Dolunayın ikinci gecesi eşlerin zaptedilemez olduğu gece olduğundan evimizde kimse kalmamıştı. Dolunayın etkisi saat dokuz gibi başlayacaktı ve saat şuan yediydi. Deniz'i uyarmak istesem de benden köşe bucak kaçıyordu, en sonunda mutfakta hırlayıp üstüne atladım. Hazırlıksız yakalanan eşim kollarını boynuma doladı düşmemek için, ellerimi beline sarıp onu sertçe kendime bastırdım.

" Konuşmamız lazım, bu gece...yani aslında iki saat sonrası hakkında." Gözleri dudaklarımla gözlerim arasında gidip geliyordu, elimi yanağına dayayıp biraz okşadım. "İnsan olarak kalmam biraz zor olacak, kurdum seni istiyor. Seni öyle çok istiyor ki ifade etmek çok zor. Sürekli dürten bir arzu dalgasıyla kontrolümü kaybettirmeye çalışıyor. Bu gece eğer kontrolümü kaybedersem benden kaçma. Biliyorum zor ama uysal davran, boyun eğ.. kurdum senin her arzunu karşılamak için çıldırıyor olacak.

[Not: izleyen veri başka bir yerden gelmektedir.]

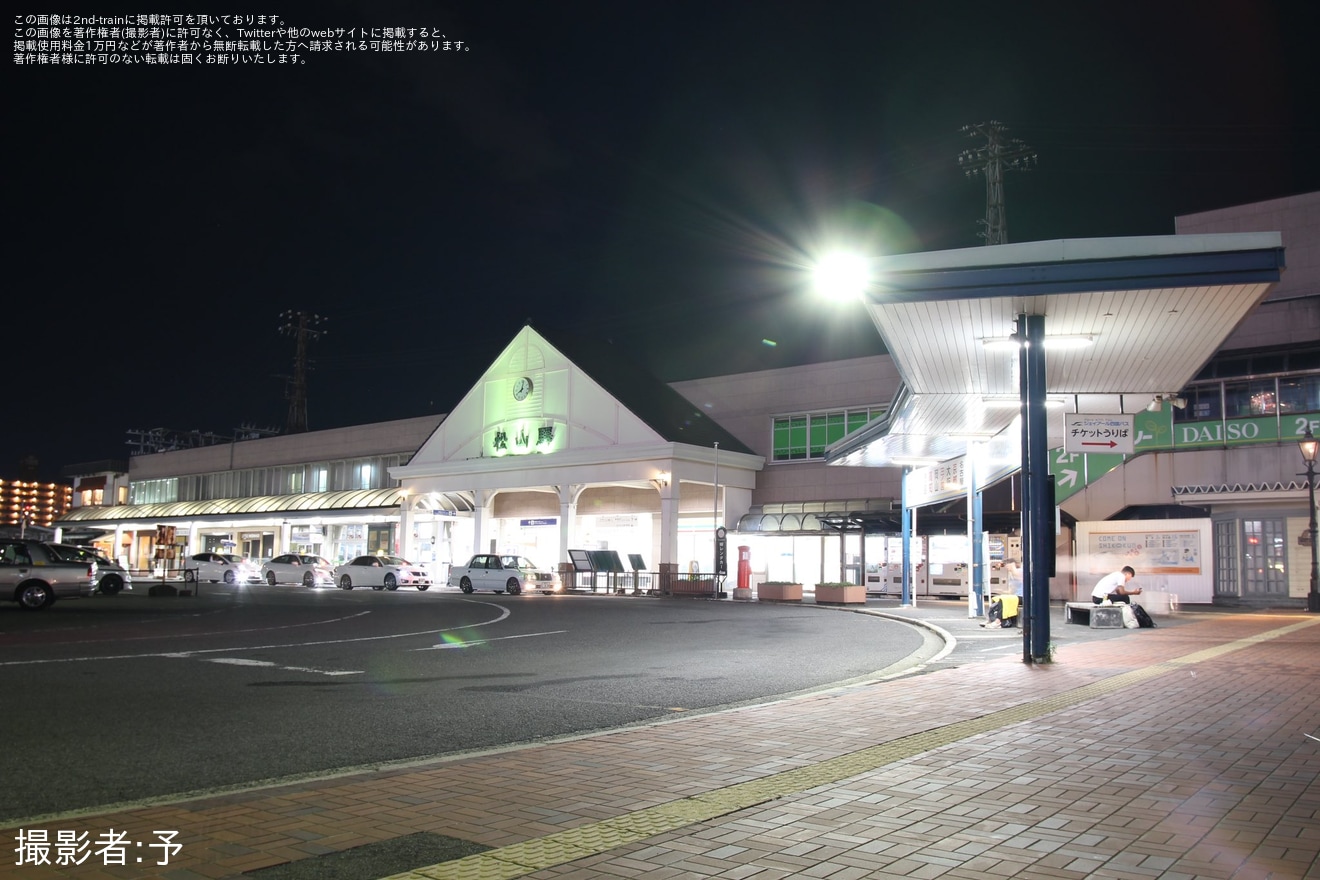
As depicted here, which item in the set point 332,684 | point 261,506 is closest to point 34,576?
point 332,684

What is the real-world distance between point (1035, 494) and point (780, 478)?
31424 mm

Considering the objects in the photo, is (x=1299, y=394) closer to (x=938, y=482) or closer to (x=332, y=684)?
(x=938, y=482)

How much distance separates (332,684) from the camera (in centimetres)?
1107

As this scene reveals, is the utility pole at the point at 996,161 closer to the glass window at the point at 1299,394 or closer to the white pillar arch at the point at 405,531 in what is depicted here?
the glass window at the point at 1299,394

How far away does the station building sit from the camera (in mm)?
30438

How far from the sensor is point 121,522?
75.0 meters

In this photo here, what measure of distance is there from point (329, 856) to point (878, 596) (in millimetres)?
33624

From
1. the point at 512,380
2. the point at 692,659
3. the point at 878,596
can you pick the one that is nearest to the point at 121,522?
the point at 512,380

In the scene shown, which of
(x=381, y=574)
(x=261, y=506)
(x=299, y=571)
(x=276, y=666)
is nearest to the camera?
(x=276, y=666)

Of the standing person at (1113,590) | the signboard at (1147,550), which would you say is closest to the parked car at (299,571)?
the signboard at (1147,550)

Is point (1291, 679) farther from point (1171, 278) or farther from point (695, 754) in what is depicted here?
point (695, 754)

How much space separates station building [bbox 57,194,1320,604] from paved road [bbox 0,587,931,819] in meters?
6.57

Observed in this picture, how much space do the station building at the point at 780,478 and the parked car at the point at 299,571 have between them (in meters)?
5.02

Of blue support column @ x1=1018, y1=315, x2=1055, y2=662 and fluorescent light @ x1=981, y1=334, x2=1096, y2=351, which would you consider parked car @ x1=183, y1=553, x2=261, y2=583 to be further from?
blue support column @ x1=1018, y1=315, x2=1055, y2=662
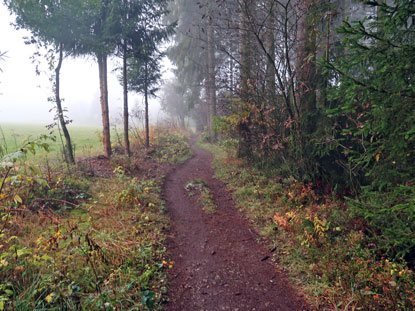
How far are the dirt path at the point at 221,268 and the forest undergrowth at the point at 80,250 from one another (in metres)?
0.34

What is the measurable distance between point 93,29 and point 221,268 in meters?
11.4

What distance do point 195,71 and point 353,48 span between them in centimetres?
1833

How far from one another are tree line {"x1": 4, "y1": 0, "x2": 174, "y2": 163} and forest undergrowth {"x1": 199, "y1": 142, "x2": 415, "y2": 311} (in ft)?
28.6

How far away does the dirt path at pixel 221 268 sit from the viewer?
11.0 ft

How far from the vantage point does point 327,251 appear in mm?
3912

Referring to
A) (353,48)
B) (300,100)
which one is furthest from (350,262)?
(300,100)

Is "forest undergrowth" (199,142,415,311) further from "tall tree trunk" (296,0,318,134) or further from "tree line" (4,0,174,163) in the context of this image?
"tree line" (4,0,174,163)

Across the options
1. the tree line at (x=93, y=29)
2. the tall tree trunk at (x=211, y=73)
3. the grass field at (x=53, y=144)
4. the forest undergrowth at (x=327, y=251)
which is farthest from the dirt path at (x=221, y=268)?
the tree line at (x=93, y=29)

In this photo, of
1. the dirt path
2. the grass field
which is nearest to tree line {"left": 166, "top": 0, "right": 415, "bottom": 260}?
the dirt path

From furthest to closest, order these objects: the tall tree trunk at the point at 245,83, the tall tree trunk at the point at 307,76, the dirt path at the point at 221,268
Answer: the tall tree trunk at the point at 245,83, the tall tree trunk at the point at 307,76, the dirt path at the point at 221,268

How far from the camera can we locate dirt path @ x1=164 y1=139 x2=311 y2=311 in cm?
336

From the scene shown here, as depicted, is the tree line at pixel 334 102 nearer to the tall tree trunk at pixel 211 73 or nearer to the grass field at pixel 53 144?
the tall tree trunk at pixel 211 73

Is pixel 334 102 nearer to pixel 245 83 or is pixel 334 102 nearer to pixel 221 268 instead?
pixel 245 83

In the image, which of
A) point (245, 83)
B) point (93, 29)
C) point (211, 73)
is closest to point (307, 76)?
point (245, 83)
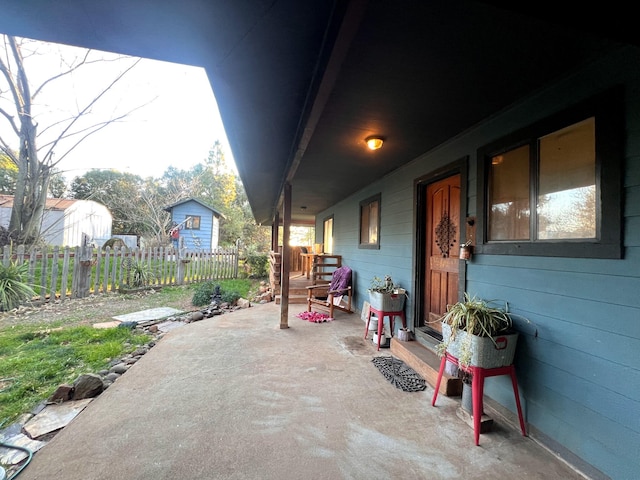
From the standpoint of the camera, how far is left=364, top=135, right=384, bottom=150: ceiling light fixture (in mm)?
2708

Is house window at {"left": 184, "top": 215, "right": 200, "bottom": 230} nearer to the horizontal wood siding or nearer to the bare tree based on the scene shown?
the horizontal wood siding

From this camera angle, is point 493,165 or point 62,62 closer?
point 493,165

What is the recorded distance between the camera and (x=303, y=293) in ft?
20.0

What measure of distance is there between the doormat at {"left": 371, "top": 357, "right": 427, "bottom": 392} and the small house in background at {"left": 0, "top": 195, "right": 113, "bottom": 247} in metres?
15.3

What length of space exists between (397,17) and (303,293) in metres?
5.41

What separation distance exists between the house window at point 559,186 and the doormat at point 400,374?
134 cm

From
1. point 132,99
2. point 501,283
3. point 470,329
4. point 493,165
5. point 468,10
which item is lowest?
point 470,329

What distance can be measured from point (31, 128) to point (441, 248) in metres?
7.96

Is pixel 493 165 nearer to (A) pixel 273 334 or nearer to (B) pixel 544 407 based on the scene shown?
(B) pixel 544 407

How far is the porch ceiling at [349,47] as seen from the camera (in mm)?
1138

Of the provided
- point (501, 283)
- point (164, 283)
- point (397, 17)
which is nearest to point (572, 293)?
point (501, 283)

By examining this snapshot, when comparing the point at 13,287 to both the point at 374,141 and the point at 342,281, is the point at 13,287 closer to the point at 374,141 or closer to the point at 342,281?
the point at 342,281

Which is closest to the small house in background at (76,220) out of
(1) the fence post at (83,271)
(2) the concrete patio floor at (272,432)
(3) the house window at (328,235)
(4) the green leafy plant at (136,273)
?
(4) the green leafy plant at (136,273)

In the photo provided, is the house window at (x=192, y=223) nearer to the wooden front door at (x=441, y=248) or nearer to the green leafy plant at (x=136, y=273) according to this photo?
the green leafy plant at (x=136, y=273)
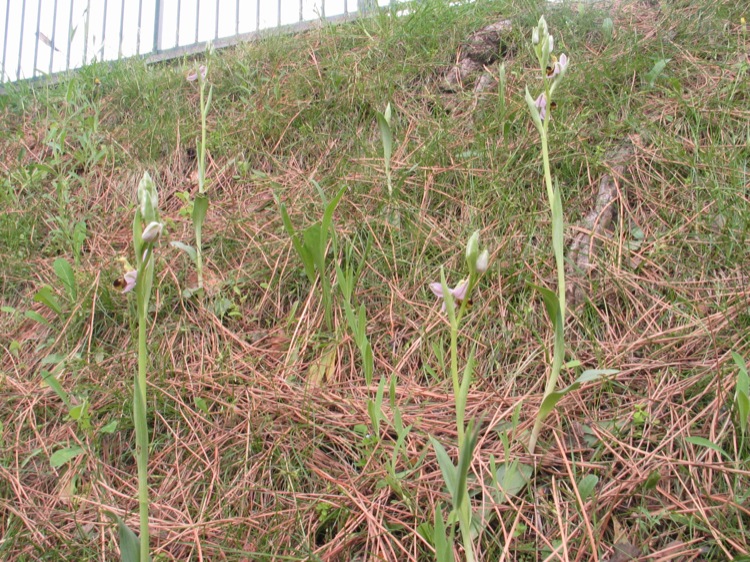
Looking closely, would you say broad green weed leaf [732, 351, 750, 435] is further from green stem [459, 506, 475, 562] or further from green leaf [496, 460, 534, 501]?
green stem [459, 506, 475, 562]

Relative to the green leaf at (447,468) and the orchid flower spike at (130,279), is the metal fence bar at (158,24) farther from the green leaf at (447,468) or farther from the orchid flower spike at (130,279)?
the green leaf at (447,468)

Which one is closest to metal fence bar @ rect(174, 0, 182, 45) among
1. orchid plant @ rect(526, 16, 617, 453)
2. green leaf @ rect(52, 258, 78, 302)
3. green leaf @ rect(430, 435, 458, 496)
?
green leaf @ rect(52, 258, 78, 302)

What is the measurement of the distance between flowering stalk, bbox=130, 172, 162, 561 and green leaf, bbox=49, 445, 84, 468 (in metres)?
0.55

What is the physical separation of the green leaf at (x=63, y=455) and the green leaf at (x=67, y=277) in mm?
702

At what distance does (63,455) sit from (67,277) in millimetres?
797

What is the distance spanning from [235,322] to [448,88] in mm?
1709

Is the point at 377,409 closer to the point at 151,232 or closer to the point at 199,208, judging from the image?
the point at 151,232

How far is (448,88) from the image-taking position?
3.23 meters

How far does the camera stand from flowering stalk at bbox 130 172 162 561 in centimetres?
134

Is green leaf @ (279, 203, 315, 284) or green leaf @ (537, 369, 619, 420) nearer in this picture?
green leaf @ (537, 369, 619, 420)

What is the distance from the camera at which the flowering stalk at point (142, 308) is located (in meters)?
1.34

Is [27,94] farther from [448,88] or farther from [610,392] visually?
[610,392]

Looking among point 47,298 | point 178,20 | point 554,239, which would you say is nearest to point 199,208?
point 47,298

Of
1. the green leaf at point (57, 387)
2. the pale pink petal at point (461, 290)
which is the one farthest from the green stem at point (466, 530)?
the green leaf at point (57, 387)
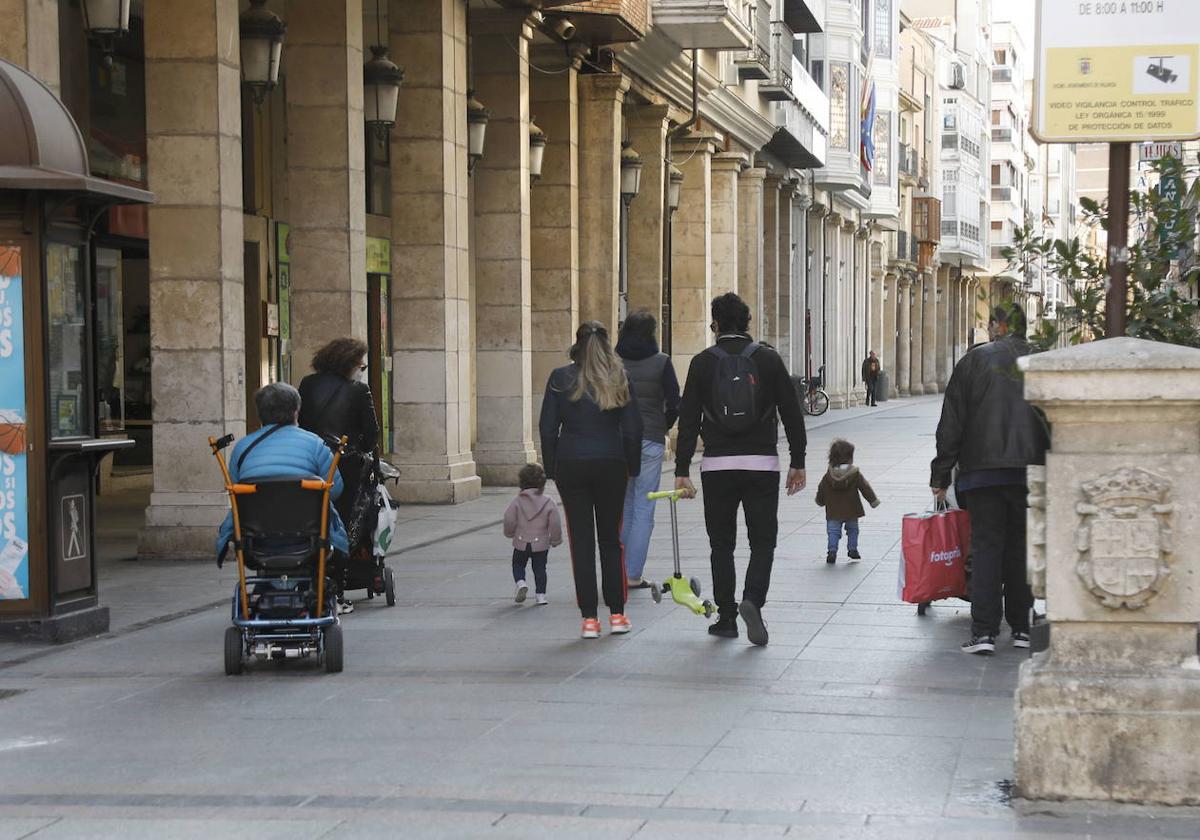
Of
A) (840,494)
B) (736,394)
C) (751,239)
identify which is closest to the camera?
(736,394)

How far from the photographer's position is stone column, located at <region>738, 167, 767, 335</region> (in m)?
41.4

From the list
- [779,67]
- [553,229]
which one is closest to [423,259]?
[553,229]

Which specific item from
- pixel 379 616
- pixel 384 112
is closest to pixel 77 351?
pixel 379 616

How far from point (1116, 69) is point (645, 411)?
5.44 m

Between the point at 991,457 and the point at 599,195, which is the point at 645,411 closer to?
the point at 991,457

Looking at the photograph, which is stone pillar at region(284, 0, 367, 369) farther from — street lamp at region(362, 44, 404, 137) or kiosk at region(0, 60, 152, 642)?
kiosk at region(0, 60, 152, 642)

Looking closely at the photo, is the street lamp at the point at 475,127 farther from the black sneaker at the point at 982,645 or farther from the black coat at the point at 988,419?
the black sneaker at the point at 982,645

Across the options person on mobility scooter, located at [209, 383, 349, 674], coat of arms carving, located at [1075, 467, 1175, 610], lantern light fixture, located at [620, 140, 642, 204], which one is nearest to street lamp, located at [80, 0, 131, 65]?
person on mobility scooter, located at [209, 383, 349, 674]

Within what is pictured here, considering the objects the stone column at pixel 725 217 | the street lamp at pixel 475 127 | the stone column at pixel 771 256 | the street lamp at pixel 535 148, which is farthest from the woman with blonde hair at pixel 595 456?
the stone column at pixel 771 256

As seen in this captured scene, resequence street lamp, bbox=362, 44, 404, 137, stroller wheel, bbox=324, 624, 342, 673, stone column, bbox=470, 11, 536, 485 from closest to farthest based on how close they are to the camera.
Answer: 1. stroller wheel, bbox=324, 624, 342, 673
2. street lamp, bbox=362, 44, 404, 137
3. stone column, bbox=470, 11, 536, 485

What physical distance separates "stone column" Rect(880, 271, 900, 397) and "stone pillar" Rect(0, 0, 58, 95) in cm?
6599

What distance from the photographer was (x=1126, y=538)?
262 inches

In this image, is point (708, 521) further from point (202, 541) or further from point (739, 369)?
point (202, 541)

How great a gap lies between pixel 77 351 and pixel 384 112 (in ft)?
26.8
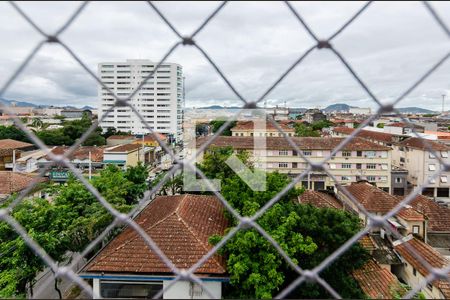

Ona ne istediğini göster, belli et."

Söylediklerim onu utandırmış olacak ki kafasını boynuma gömüp kafasını salladı sessizce.

"Bende tekrar dönüşecek miyim peki?" Sessizce sorduğu soruya kısa bir 'evet' cevabı yeterli olmuştu. Boynuma saklanan boynunu öpmeye başladım, kokusu bağımlılık yapıyordu. Çenesinden tutarak dudaklarına ufak bir öpücük kondurdum, beni kendine çekip bu kez o öpünce iyice derinleşen öpücük aklımı başımdan almıştı.

"Sanırım bu dolunayda bana herşeyi yaşatarak hatırlatacaksın."